Re: [Veritas-bu] drives going down on media servers

2006-01-26 Thread Blaine Robison
thanks for your input, I have already disabled the RSM on the master. 
Let me give the entire rundown of the system. 

Master Server 
win 2000 NBU 5.1 MP4

Media Servers
2 Sun 480 Sol9 qlogic cards with Leadville drivers. 
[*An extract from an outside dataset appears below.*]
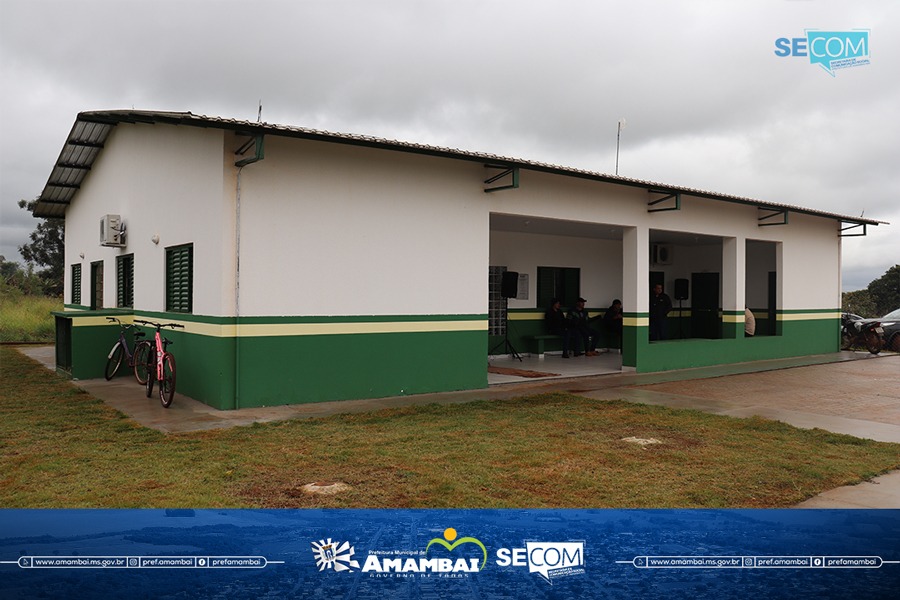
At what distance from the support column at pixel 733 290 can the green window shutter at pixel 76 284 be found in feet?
46.3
Master and media servers are on their own internal Gb network. they are SAN
attaced to the tape drives using Brocade switches. the drives are IBM and HP
LTO2. 

when i run the backups on 1 media server the backups run fine. When I try to
share the drives and run both master servers I get Permission denied in the
messages files then 84,85 errors. In the bptm log I see the external event
caused rewind. After talking with STK they told me the drive was getting
inquiries from another system during the backup. I am lead to believe that the
SCSI reserve is not being handled properly between the servers. since the SCSI
reserve is supposed to be initiated when the drive is opened I would think it
would not except any inquiries or SCSI commands until it was closed. 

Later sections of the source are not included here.